For f(x) = (2x^2 - 3x + 4)/(x^2 + 4x - 5), find the range algebraically. Also, graph the function and find the range by looking at the graph of f.

 

[MathLover1]

f(x) = (2x^2 - 3x + 4)/(x^2 + 4x - 5)

Range of :
f(x) = (2x^2 - 3x + 4)/(x^2 + 4x - 5)
the set of values of the dependent variable for which a function is defined

Rewrite as
y= (2x^2 - 3x + 4)/(x^2 + 4x - 5)
y(x^2 + 4x - 5)= 2x^2 - 3x + 4
yx^2 + 4xy - 5y= 2x^2 - 3x + 4
yx^2 + 4xy - 5y-2x^2 +3x - 4=0
(yx^2 -2x^2)+ (4xy +3x)- (5y + 4)=0
(y -2)x^2+ (4y +3)x- (5y + 4)=0

the range is the set of y for which the discriminant is greater or equal to zero
b^2-4ac>=0
(4y +3)^2-4(y -2)(- (5y + 4))>=0
(4y +3)^2-4(y -2)(- (5y + 4))>=0
16y^2 + 24y + 9-(-20 y^2 + 24 y + 32)>=0
16y^2 + 24y + 9+20 y^2 - 24y - 32>=0
36y^2 - 23>=0
y^2 >= 23/36
y >= sqrt(23/36)
y >= sqrt(23)/6

range:
y >= sqrt(23)/6 or y <= -sqrt(23)/6

 

[nycmathguy]

f(x) = (2x^2 - 3x + 4)/(x^2 + 4x - 5)

View attachment 492


Range of :
f(x) = (2x^2 - 3x + 4)/(x^2 + 4x - 5)
the set of values of the dependent variable for which a function is defined

Rewrite as
y= (2x^2 - 3x + 4)/(x^2 + 4x - 5)
y(x^2 + 4x - 5)= 2x^2 - 3x + 4
yx^2 + 4xy - 5y= 2x^2 - 3x + 4
yx^2 + 4xy - 5y-2x^2 +3x - 4=0
(yx^2 -2x^2)+ (4xy +3x)- (5y + 4)=0
(y -2)x^2+ (4y +3)x- (5y + 4)=0

the range is the set of y for which the discriminant is greater or equal to zero
b^2-4ac>=0
(4y +3)^2-4(y -2)(- (5y + 4))>=0
(4y +3)^2-4(y -2)(- (5y + 4))>=0
16y^2 + 24y + 9-(-20 y^2 + 24 y + 32)>=0
16y^2 + 24y + 9+20 y^2 - 24y - 32>=0
36y^2 - 23>=0
y^2 >= 23/36
y >= sqrt(23/36)
y >= sqrt(23)/6

range:
y >= sqrt(23)/6 or y <= -sqrt(23)/6

Sorry but still unclear.

 

[MathLover1]

to find the range you need to rewrite f(x) = (2x^2 - 3x + 4)/(x^2 + 4x - 5) as quadratic function ax^2+bx+c=0

in your case we got (y -2)x^2+ (4y +3)x- (5y + 4)=0 => a=(y -2), b=(4y +3), and c=- (5y + 4)

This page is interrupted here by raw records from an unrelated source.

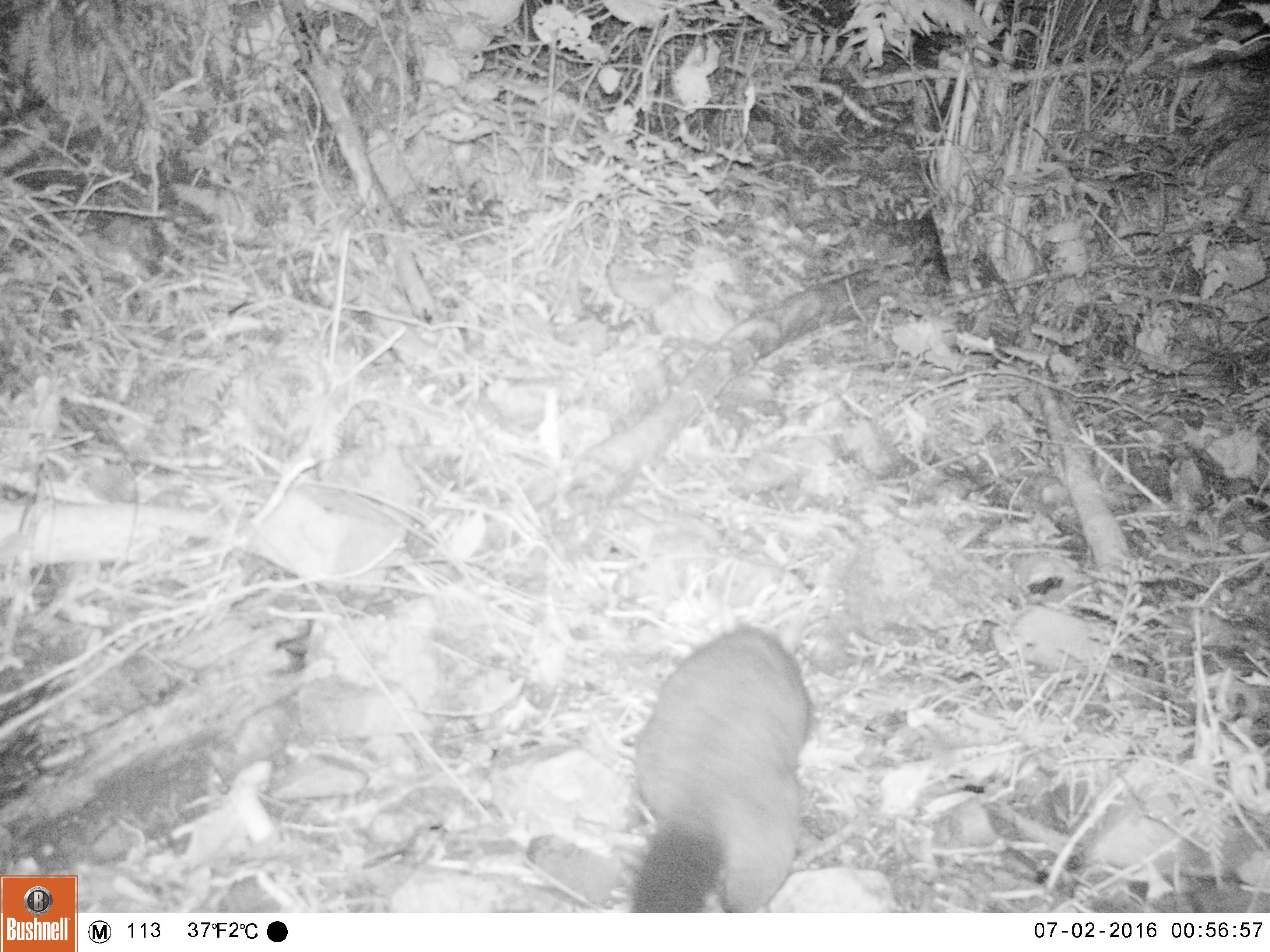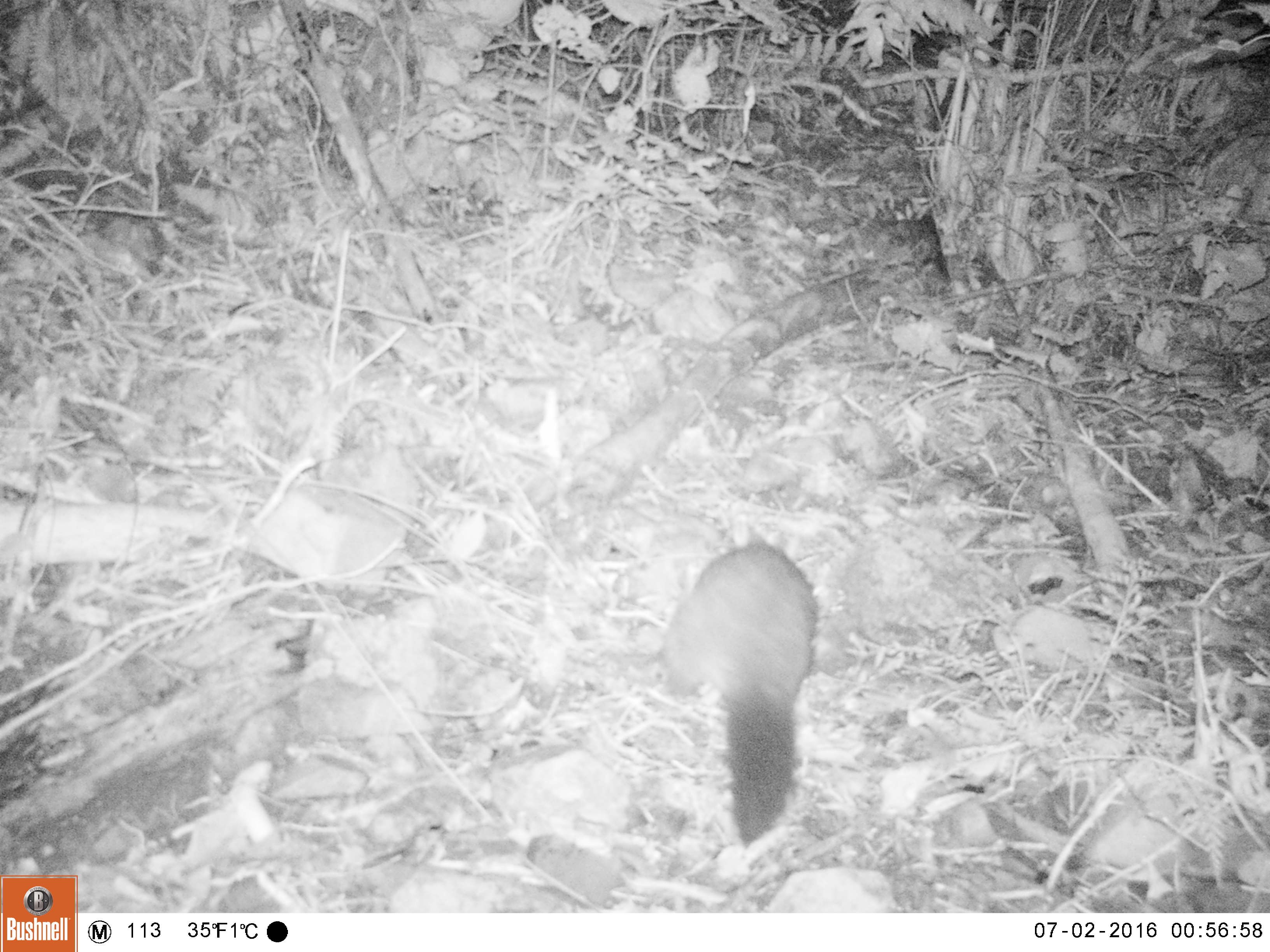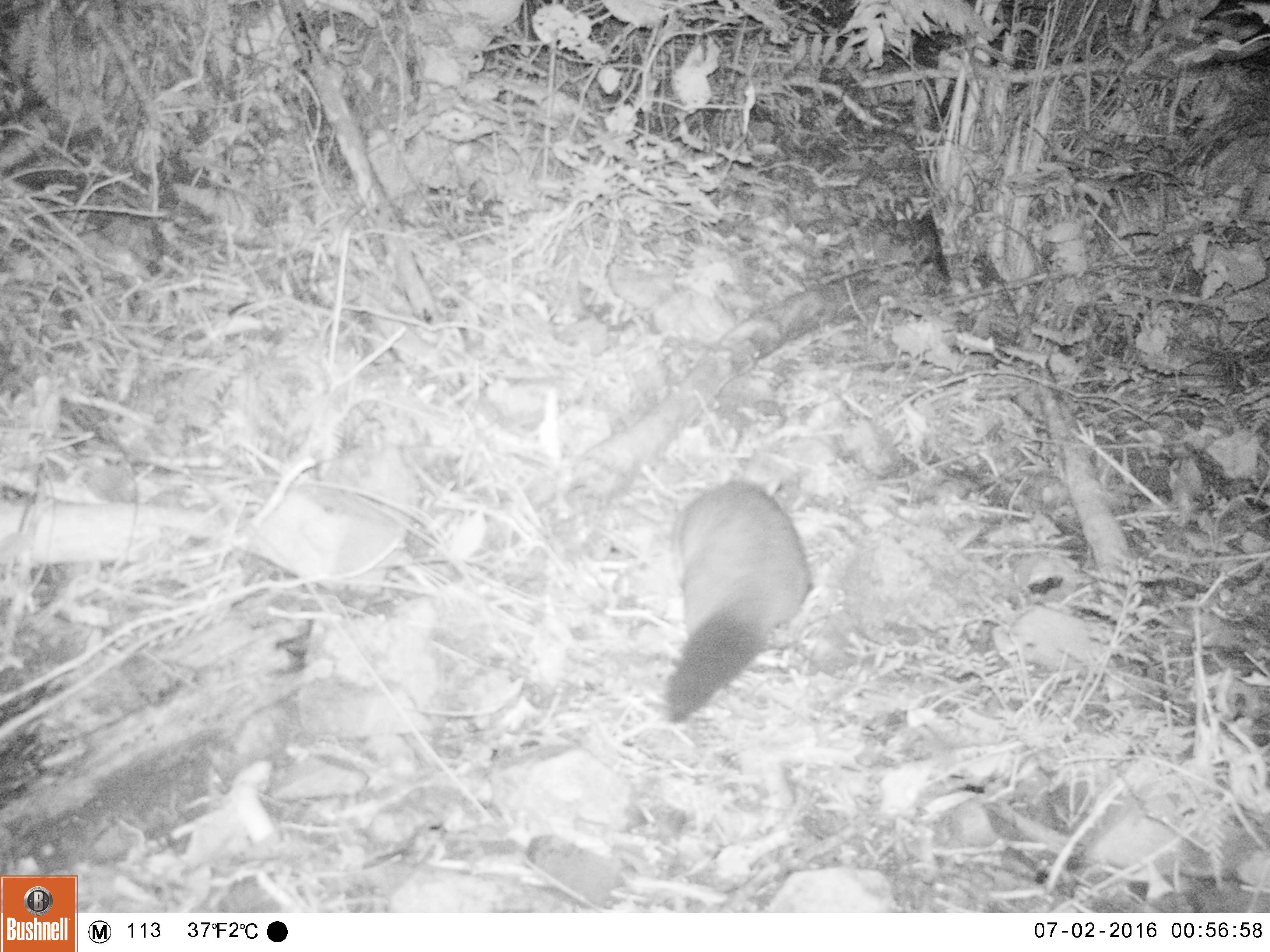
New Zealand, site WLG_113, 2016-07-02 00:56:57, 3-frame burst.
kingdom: Animalia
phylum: Chordata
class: Mammalia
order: Diprotodontia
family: Phalangeridae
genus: Trichosurus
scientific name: Trichosurus vulpecula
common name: common brushtail possum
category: possum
Possum (common brushtail possum) (Trichosurus vulpecula).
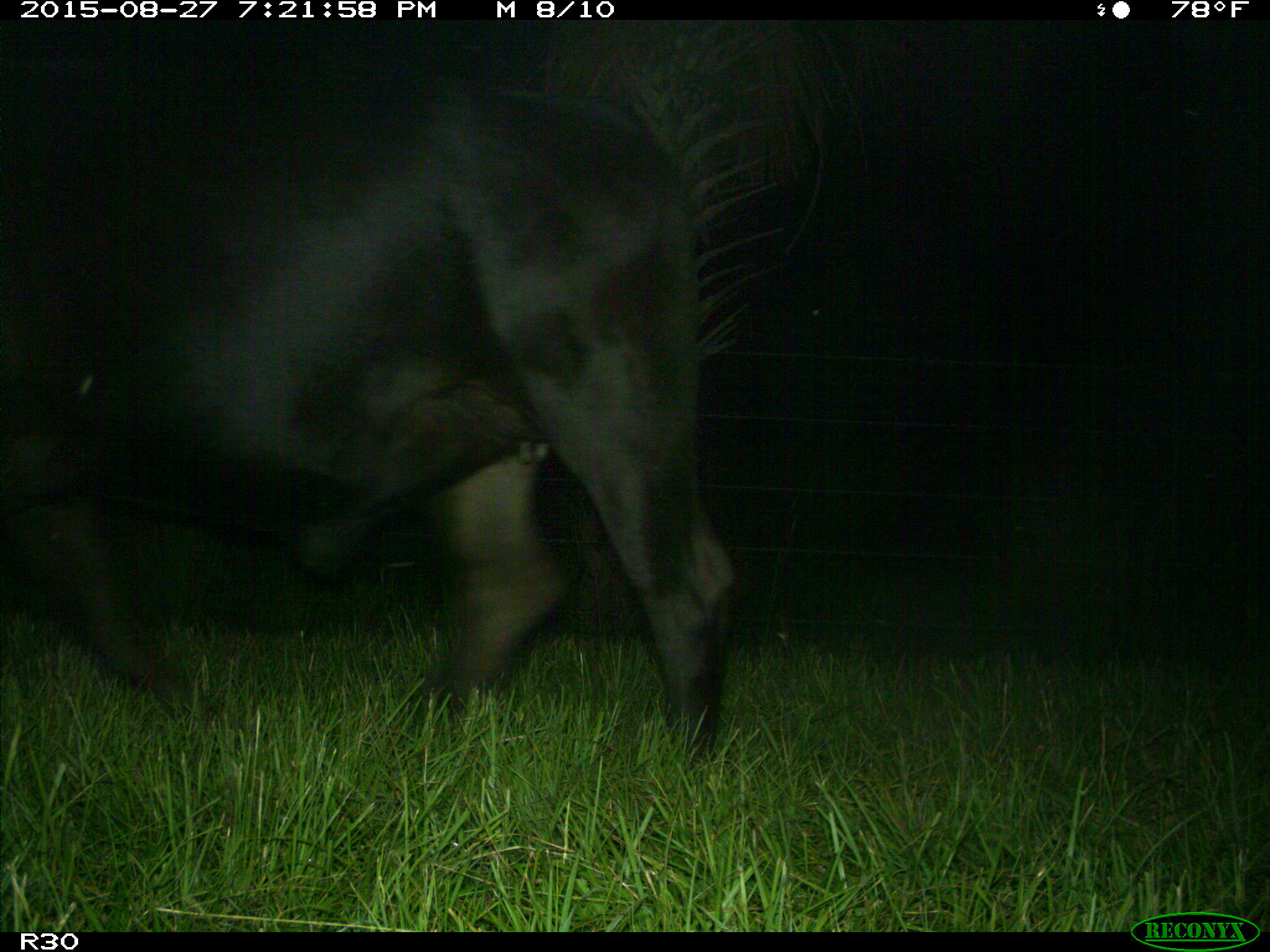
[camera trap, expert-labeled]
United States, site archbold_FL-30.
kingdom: Animalia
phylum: Chordata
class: Mammalia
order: Artiodactyla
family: Bovidae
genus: Bos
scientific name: Bos taurus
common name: domestic cow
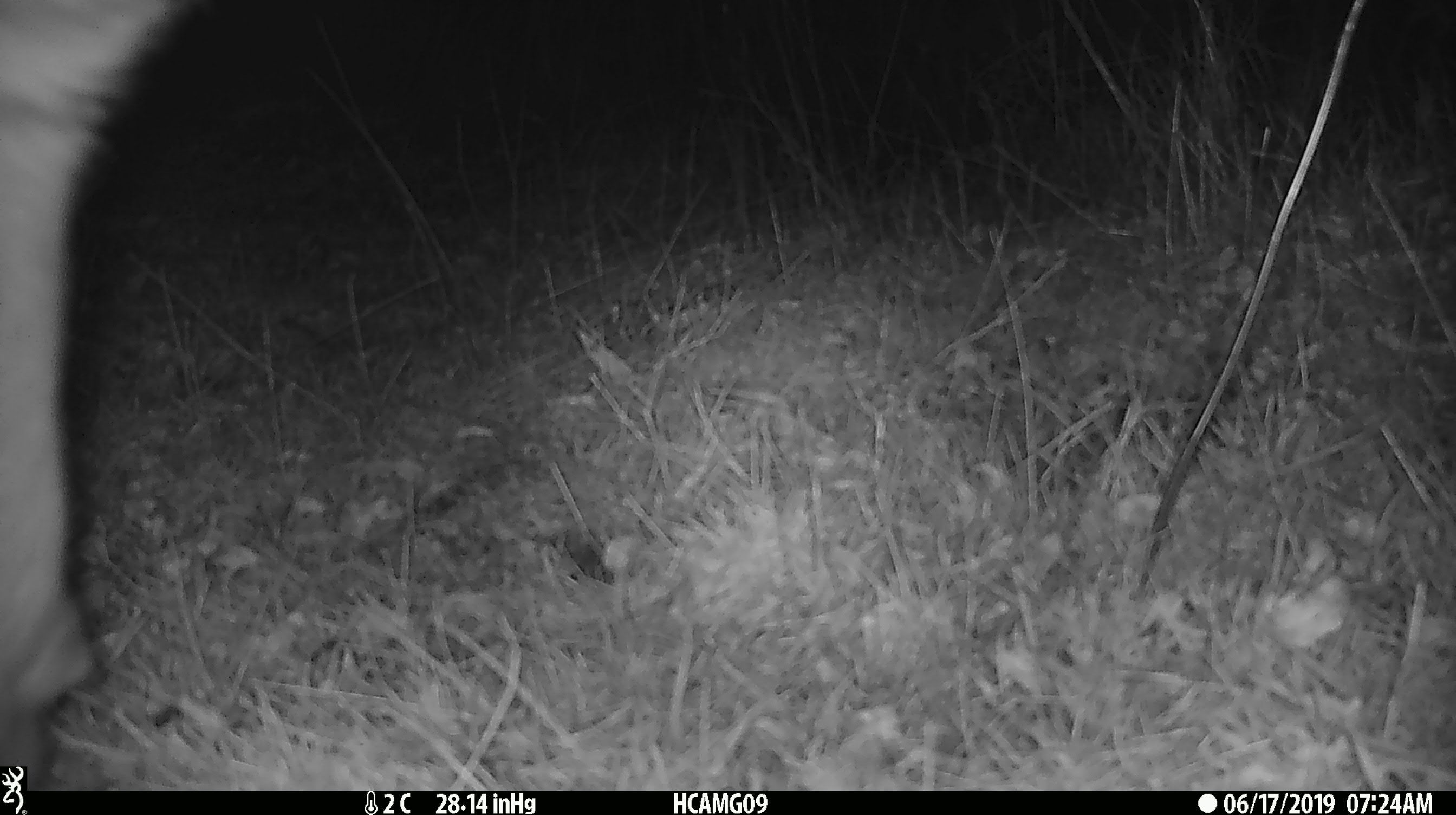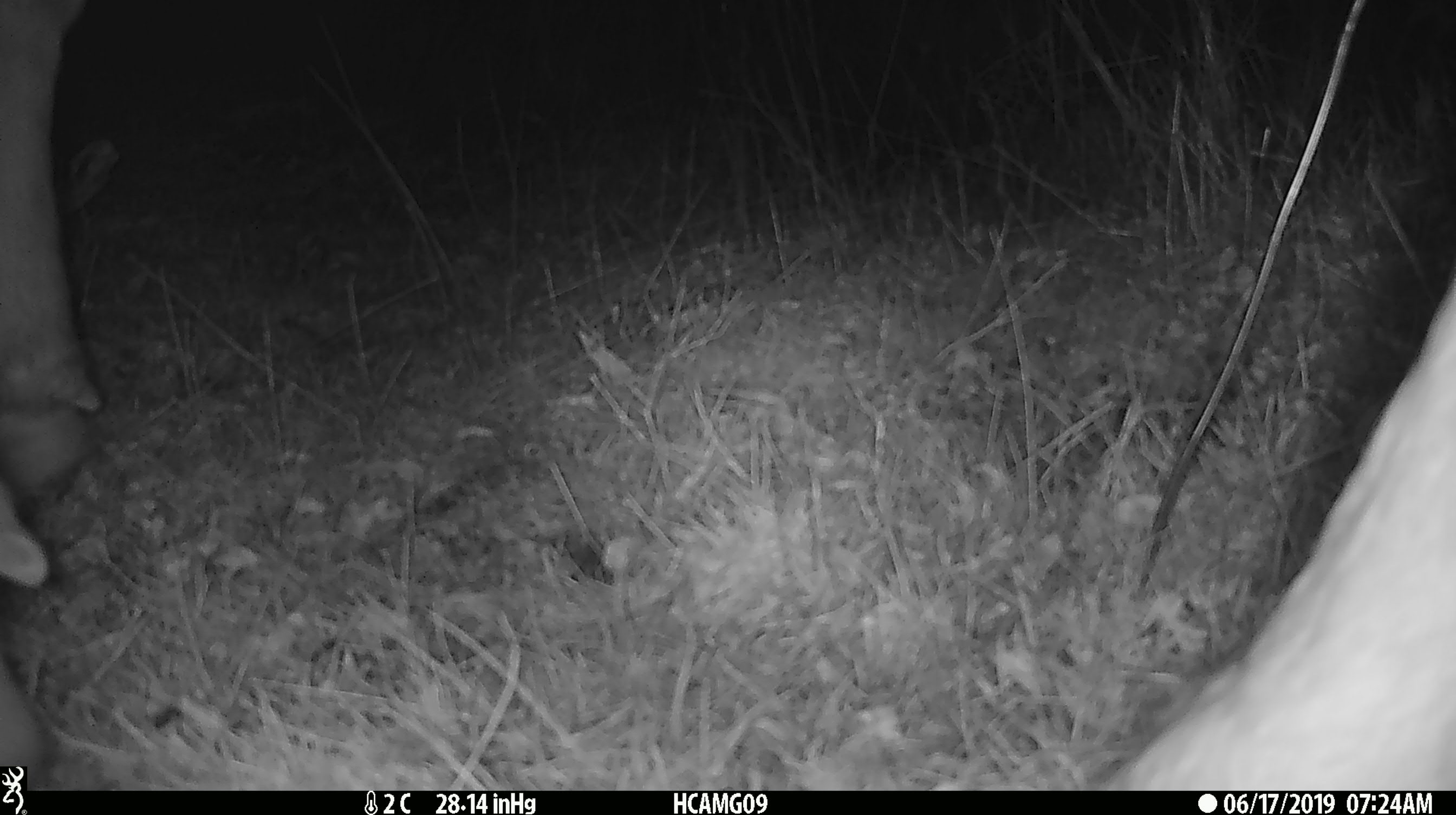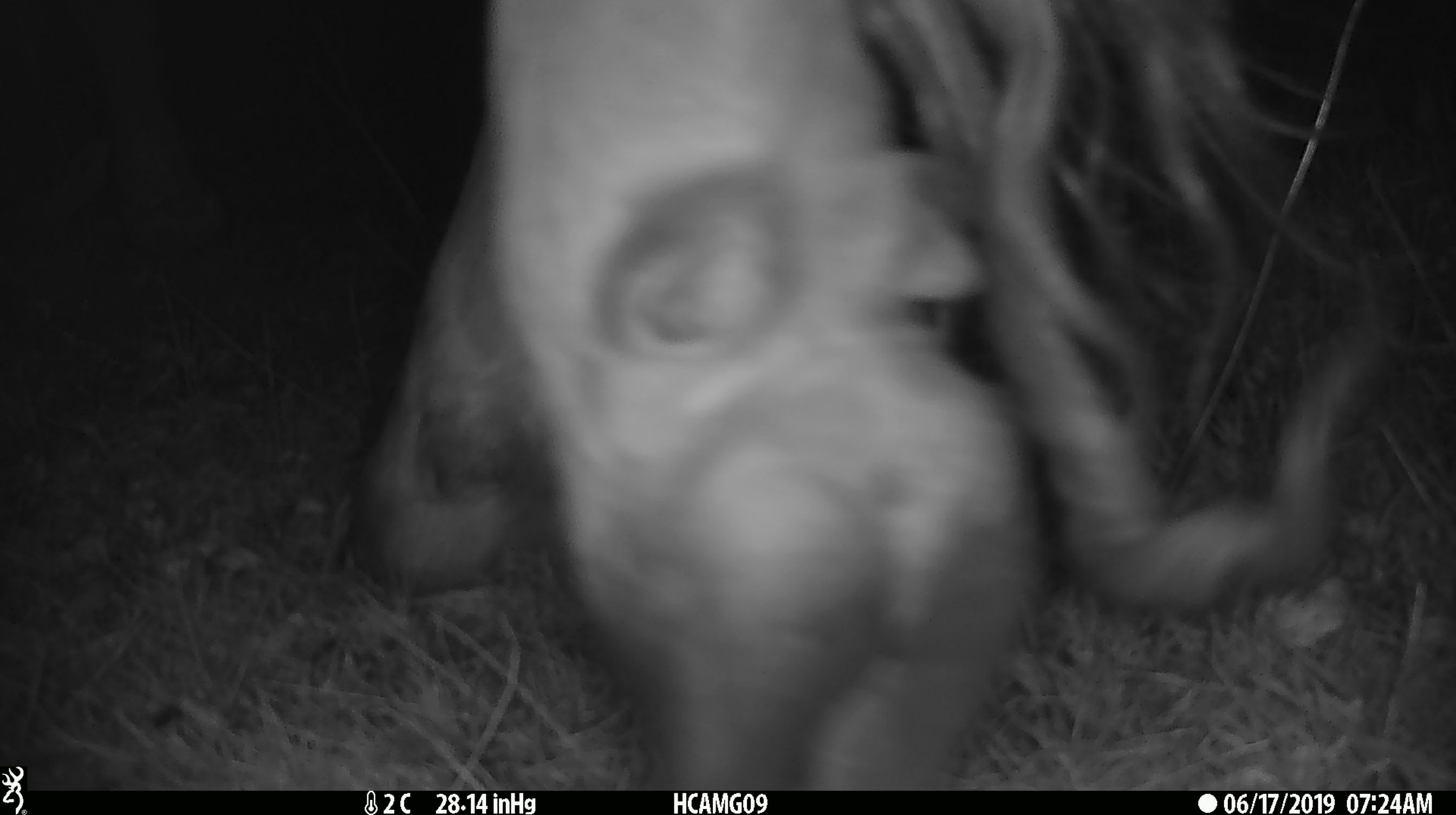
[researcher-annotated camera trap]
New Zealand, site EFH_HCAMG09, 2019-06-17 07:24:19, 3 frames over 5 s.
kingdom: Animalia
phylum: Chordata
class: Mammalia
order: Artiodactyla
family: Bovidae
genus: Bos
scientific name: Bos taurus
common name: domestic cow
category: cow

then use discriminant to find value(s) for what y>=0

 

[nycmathguy]

to find the range you need to rewrite f(x) = (2x^2 - 3x + 4)/(x^2 + 4x - 5) as quadratic function ax^2+bx+c=0

in your case we got (y -2)x^2+ (4y +3)x- (5y + 4)=0 => a=(y -2), b=(4y +3), and c=- (5y + 4)

then use discriminant to find value(s) for what y>=0

This requires much practice. I will post many more FIND THE RANGE of functions when time allows.